Grails mail plugin delivery to console / log in development mode


I am using Grails with the mail plugin. In development mode I would like the mails my applications sends to be rendered (to catch bugs in the templates) but printed to the console.

The only option I found was

grails.mail.disabled=true

But, according to the documentation:

this will treat any call to mailService.sendMail() as a no-op

which is not quite what I want, since I want developers to be able to click on our confirmation links (for which I need the mail output).

Is there a nice way to "deliver" the mails to the console? I am aware that I could override the to-field with another address, but I'd rather not involve our mailserver when testing.


Solution

  • You could create your own dummy implementation of mailService as a class in src/groovy and then put some conditional code in grails-app/conf/spring/resources.groovy to define your dummy service only in development mode.
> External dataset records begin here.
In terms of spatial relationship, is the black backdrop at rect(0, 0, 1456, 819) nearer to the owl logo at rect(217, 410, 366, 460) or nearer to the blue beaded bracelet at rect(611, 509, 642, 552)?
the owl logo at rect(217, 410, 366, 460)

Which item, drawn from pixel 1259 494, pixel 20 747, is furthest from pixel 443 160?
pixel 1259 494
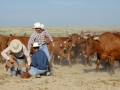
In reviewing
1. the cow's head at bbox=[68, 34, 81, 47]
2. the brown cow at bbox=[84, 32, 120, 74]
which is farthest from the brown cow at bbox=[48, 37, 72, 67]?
the brown cow at bbox=[84, 32, 120, 74]

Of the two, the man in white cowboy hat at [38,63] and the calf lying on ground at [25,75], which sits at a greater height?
the man in white cowboy hat at [38,63]

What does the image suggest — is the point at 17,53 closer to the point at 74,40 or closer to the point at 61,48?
the point at 61,48

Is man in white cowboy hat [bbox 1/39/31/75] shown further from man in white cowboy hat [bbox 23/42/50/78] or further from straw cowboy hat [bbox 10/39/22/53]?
man in white cowboy hat [bbox 23/42/50/78]

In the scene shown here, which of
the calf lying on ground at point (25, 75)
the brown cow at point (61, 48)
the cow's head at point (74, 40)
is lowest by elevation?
the calf lying on ground at point (25, 75)

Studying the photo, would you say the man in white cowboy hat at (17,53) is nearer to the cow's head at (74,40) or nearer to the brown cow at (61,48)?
the brown cow at (61,48)

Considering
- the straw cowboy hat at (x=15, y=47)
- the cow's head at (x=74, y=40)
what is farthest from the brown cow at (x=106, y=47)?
the cow's head at (x=74, y=40)

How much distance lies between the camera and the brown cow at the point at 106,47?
10.1 metres

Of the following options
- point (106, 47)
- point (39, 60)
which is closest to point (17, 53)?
point (39, 60)

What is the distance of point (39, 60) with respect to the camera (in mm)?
8617

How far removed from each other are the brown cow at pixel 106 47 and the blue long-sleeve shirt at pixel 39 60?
7.81 ft

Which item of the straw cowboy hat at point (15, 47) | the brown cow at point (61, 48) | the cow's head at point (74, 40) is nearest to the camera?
the straw cowboy hat at point (15, 47)

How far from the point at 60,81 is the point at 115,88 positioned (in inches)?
75.0

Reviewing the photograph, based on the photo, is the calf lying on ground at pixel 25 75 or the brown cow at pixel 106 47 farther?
the brown cow at pixel 106 47

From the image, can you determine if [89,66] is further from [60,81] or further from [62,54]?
[60,81]
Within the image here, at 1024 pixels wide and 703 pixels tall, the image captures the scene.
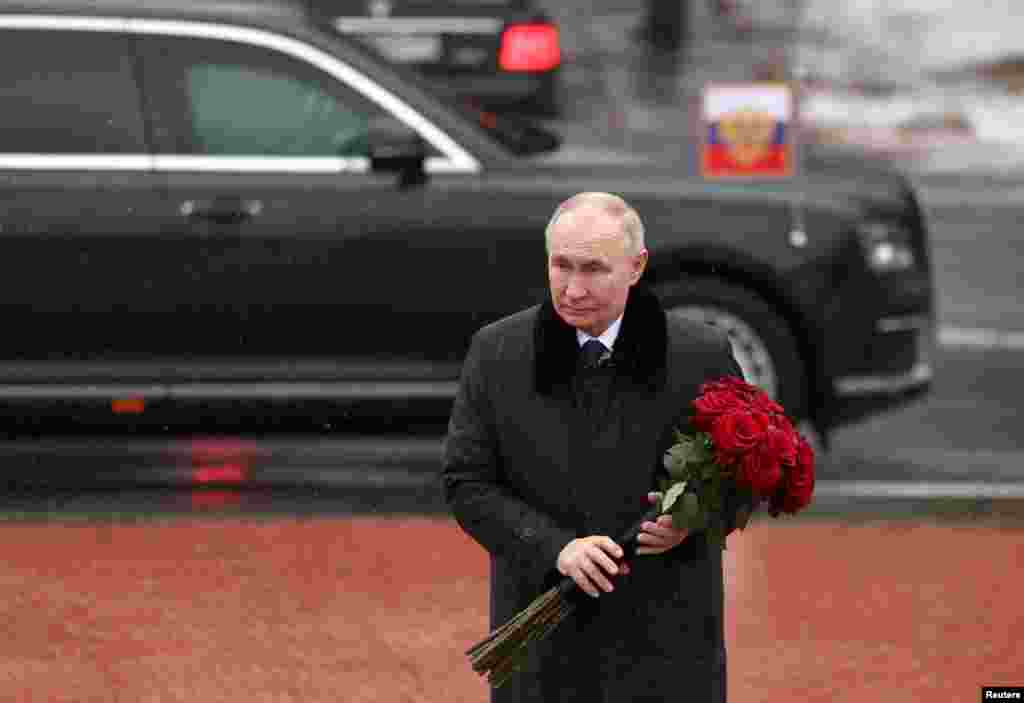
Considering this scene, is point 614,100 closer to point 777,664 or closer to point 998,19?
point 998,19

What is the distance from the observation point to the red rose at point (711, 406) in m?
4.81

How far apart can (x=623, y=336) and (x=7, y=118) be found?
19.7 ft

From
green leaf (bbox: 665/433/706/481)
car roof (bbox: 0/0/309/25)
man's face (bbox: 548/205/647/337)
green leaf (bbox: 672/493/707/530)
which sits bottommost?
car roof (bbox: 0/0/309/25)

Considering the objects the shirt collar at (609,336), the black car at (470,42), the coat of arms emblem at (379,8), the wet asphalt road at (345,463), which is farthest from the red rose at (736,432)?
the coat of arms emblem at (379,8)

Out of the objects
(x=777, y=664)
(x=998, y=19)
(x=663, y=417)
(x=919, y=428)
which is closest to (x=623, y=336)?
(x=663, y=417)

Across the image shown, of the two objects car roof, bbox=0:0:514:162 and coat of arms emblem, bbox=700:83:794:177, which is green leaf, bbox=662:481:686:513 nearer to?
car roof, bbox=0:0:514:162

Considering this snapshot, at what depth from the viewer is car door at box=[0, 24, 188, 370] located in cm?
1023

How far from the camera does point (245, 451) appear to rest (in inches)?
444

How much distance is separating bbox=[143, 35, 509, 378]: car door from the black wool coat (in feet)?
17.3

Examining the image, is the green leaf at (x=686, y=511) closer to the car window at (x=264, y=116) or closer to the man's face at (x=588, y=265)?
the man's face at (x=588, y=265)

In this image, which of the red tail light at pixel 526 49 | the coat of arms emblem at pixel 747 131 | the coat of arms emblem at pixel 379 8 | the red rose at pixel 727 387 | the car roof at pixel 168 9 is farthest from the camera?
the coat of arms emblem at pixel 379 8

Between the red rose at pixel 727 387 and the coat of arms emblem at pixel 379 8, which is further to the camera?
the coat of arms emblem at pixel 379 8

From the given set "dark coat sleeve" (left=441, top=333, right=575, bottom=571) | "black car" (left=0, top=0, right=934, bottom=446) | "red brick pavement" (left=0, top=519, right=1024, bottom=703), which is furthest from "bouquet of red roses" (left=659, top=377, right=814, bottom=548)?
"black car" (left=0, top=0, right=934, bottom=446)

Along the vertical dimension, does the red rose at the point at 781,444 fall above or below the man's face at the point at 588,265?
below
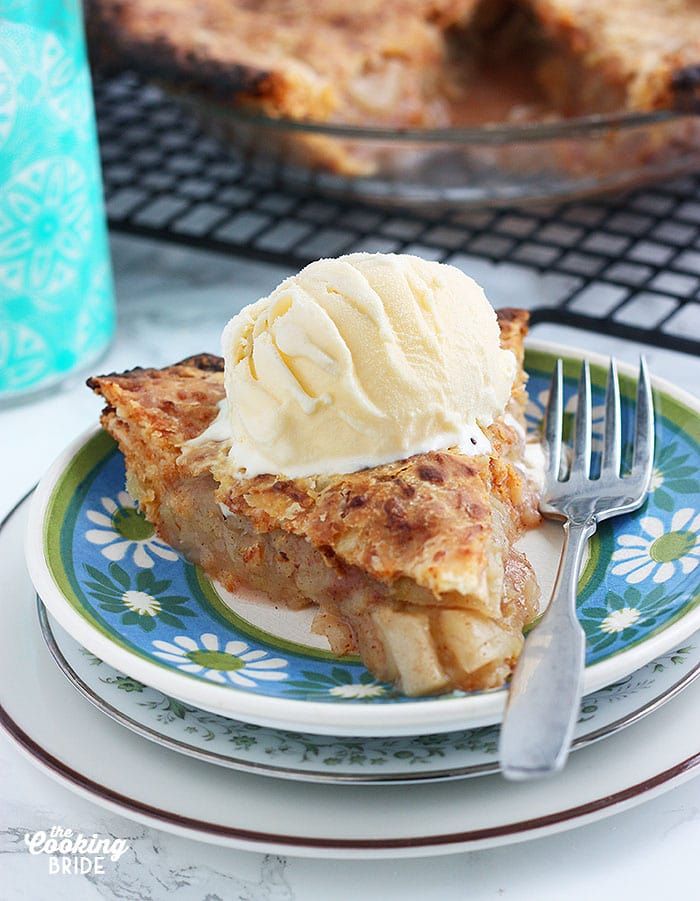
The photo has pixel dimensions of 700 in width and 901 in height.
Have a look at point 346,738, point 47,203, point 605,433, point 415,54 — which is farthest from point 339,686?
point 415,54

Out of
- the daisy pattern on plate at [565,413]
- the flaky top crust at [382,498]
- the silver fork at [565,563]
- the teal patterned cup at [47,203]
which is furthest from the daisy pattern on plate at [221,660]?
the teal patterned cup at [47,203]

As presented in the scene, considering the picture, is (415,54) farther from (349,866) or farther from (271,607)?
(349,866)

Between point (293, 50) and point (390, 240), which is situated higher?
point (293, 50)

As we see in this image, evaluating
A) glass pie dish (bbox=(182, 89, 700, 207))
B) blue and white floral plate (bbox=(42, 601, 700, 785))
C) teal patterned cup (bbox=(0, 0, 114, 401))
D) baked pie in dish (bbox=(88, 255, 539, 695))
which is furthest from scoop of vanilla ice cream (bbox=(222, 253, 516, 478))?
glass pie dish (bbox=(182, 89, 700, 207))

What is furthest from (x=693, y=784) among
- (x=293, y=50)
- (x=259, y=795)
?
(x=293, y=50)

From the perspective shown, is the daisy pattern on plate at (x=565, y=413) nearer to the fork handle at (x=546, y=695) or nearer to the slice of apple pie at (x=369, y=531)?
the slice of apple pie at (x=369, y=531)

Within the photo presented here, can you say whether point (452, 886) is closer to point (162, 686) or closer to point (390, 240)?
point (162, 686)

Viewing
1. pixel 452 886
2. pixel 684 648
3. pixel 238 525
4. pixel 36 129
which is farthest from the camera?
pixel 36 129

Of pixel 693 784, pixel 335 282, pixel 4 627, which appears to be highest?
pixel 335 282
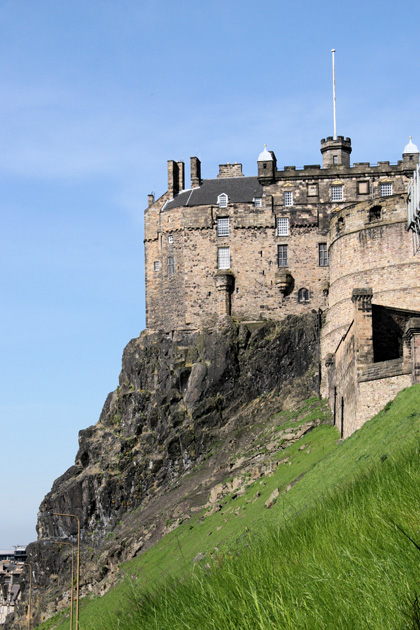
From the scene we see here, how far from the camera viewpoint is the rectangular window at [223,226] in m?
69.9

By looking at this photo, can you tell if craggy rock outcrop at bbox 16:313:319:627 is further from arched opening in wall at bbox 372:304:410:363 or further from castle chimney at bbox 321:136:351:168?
arched opening in wall at bbox 372:304:410:363

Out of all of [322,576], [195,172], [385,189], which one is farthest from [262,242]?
[322,576]

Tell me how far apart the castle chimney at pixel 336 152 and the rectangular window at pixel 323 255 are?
616 cm

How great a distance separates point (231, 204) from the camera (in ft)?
230

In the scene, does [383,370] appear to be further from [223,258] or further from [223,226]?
[223,226]

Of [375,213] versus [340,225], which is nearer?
[375,213]

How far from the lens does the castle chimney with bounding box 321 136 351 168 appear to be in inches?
2749

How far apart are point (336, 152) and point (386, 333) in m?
26.4

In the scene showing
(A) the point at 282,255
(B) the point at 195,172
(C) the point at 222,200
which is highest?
(B) the point at 195,172

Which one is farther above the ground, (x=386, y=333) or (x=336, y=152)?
(x=336, y=152)

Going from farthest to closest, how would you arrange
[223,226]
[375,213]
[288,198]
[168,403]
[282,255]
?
[223,226]
[288,198]
[282,255]
[168,403]
[375,213]

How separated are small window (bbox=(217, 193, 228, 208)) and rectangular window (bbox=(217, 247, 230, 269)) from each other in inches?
135

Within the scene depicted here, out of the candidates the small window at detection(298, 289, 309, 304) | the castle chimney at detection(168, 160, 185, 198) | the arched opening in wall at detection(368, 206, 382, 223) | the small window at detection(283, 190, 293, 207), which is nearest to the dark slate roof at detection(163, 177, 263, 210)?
the castle chimney at detection(168, 160, 185, 198)

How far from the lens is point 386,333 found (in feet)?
154
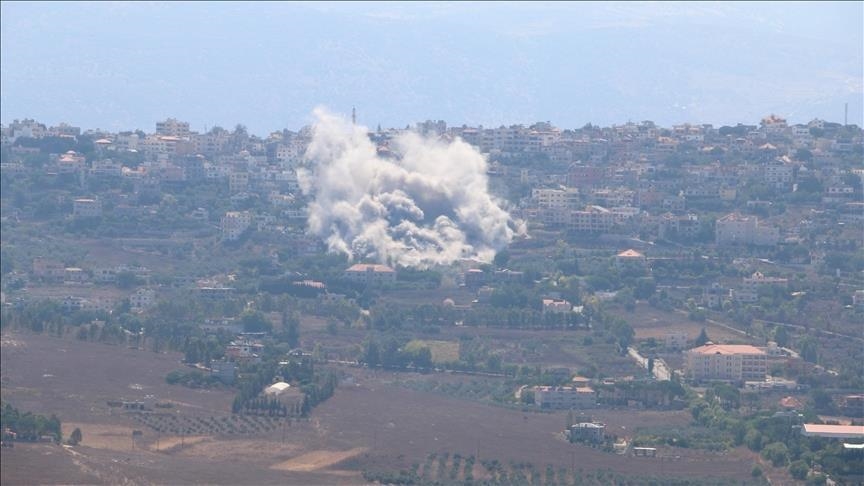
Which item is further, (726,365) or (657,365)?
(657,365)

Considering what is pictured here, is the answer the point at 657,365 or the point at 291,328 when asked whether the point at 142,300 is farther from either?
the point at 657,365

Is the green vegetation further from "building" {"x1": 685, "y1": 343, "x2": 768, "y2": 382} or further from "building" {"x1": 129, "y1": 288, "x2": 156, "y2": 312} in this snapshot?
"building" {"x1": 129, "y1": 288, "x2": 156, "y2": 312}

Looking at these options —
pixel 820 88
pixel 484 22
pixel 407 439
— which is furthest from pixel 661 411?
pixel 484 22

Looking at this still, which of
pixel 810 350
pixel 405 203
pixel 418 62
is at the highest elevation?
pixel 418 62

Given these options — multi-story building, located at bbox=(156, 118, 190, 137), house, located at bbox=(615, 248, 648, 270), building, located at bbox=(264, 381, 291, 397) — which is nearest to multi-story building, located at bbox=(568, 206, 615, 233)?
house, located at bbox=(615, 248, 648, 270)

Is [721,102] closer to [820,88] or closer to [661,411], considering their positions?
[820,88]

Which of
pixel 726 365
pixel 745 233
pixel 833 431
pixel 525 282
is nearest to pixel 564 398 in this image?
pixel 726 365

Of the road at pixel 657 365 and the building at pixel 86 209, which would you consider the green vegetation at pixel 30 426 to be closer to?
the road at pixel 657 365
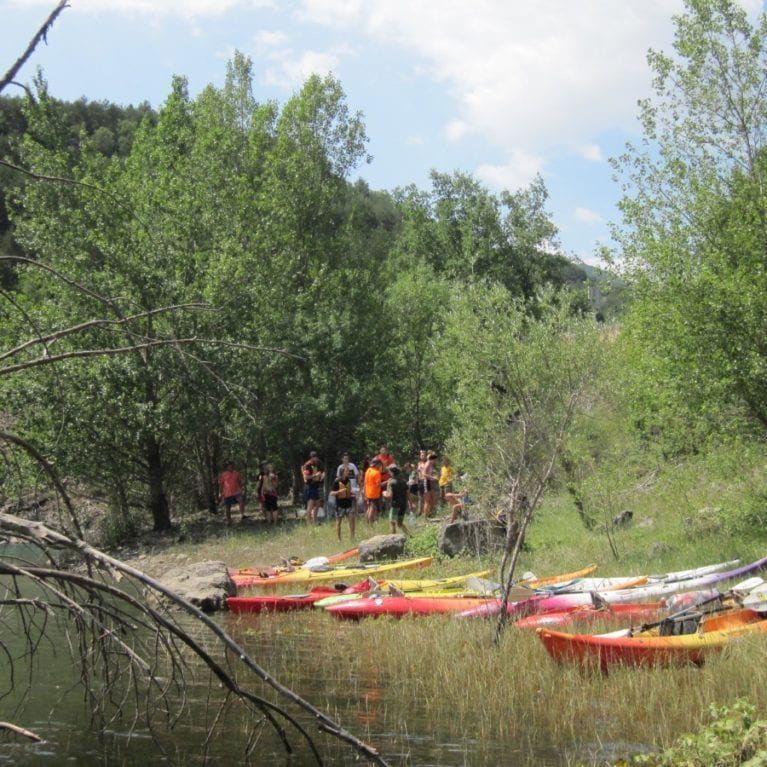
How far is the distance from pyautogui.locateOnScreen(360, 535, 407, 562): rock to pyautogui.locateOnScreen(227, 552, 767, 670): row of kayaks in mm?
715

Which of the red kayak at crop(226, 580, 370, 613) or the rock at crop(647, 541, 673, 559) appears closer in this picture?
the red kayak at crop(226, 580, 370, 613)

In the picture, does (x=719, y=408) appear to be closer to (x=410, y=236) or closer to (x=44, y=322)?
(x=44, y=322)

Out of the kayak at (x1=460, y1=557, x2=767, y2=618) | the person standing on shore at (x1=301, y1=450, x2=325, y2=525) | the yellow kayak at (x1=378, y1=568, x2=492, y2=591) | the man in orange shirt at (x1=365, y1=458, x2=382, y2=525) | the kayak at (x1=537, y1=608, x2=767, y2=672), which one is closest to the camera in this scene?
the kayak at (x1=537, y1=608, x2=767, y2=672)

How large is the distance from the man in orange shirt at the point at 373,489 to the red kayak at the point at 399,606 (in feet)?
24.4

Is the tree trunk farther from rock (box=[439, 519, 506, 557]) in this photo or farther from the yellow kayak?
the yellow kayak

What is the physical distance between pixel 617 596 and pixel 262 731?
653cm

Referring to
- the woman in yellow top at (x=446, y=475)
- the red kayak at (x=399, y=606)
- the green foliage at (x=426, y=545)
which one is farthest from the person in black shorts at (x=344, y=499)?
the red kayak at (x=399, y=606)

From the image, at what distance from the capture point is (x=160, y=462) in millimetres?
24766

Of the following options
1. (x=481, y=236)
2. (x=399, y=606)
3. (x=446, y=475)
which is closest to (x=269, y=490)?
A: (x=446, y=475)

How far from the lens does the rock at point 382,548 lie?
1742cm

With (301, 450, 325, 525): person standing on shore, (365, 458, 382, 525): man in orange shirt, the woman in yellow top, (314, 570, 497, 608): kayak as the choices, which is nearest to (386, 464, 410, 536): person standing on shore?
(365, 458, 382, 525): man in orange shirt

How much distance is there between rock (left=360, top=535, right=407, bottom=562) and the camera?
1742 centimetres

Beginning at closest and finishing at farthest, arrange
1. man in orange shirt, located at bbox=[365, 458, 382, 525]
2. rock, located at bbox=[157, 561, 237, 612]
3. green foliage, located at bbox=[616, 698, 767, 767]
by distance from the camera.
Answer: green foliage, located at bbox=[616, 698, 767, 767], rock, located at bbox=[157, 561, 237, 612], man in orange shirt, located at bbox=[365, 458, 382, 525]

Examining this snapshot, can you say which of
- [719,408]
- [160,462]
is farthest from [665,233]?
[160,462]
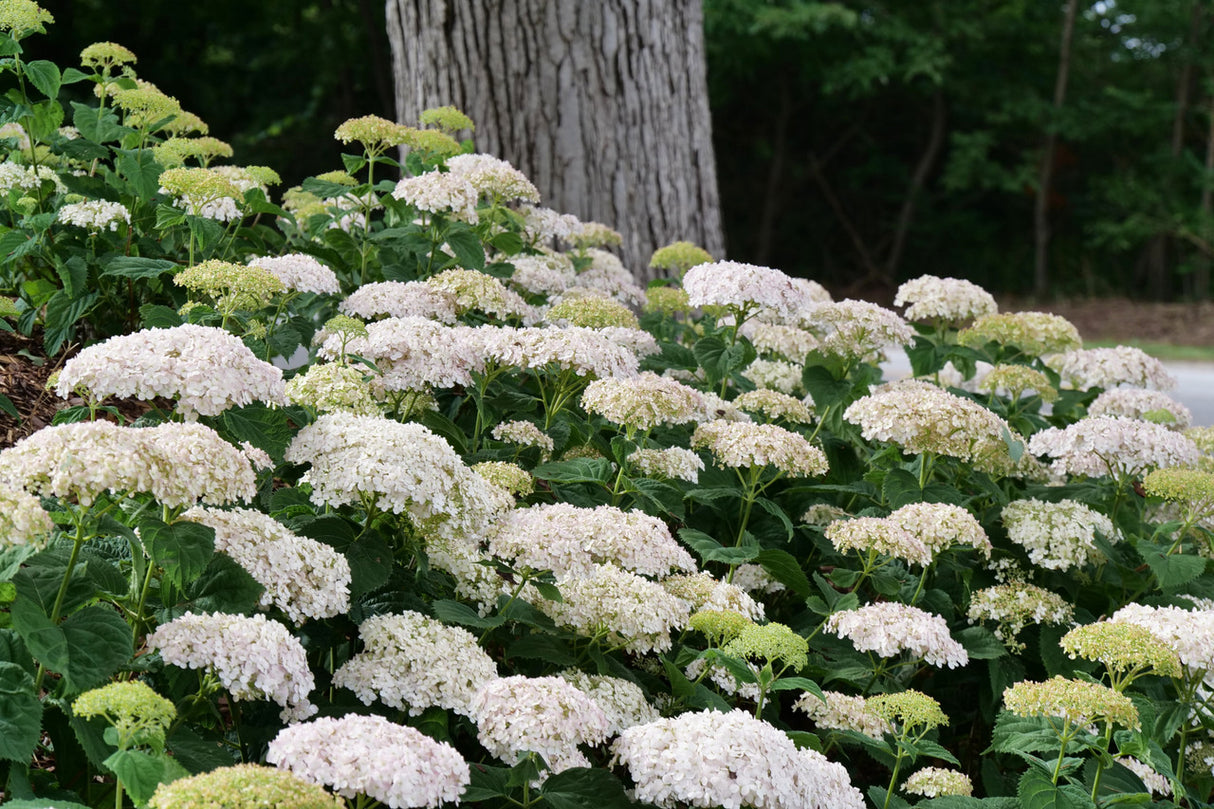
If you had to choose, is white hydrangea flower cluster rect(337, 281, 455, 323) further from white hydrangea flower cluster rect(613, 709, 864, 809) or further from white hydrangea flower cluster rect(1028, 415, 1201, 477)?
white hydrangea flower cluster rect(1028, 415, 1201, 477)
The very simplest I can think of would be

    src/groovy/com/example/DummyMailService.groovy

    package com.example
    import org.springframework.mail.MailMessage
    
    class DummyMailService {
      MailMessage sendMail(Closure callable) {
        callable.delegate = new CallPrinter()
        callable.call()
        return null
      }
    }
    
    class CallPrinter {
      def methodMissing(name, args) {
        println "${name}: ${args}"
      }
    }
    

    grails-app/conf/spring/resources.groovy

    import grails.util.Environment
    
    beans = {
      if(Environment.current == Environment.DEVELOPMENT) {
        mailService(com.example.DummyMailService)
      }
    }
    

    Obviously you could be cleverer, e.g. using a logger rather than println, or switching the dummy service based on a config option rather than just the environment (so you can turn on mail in dev mode later on when you specifically want to test it).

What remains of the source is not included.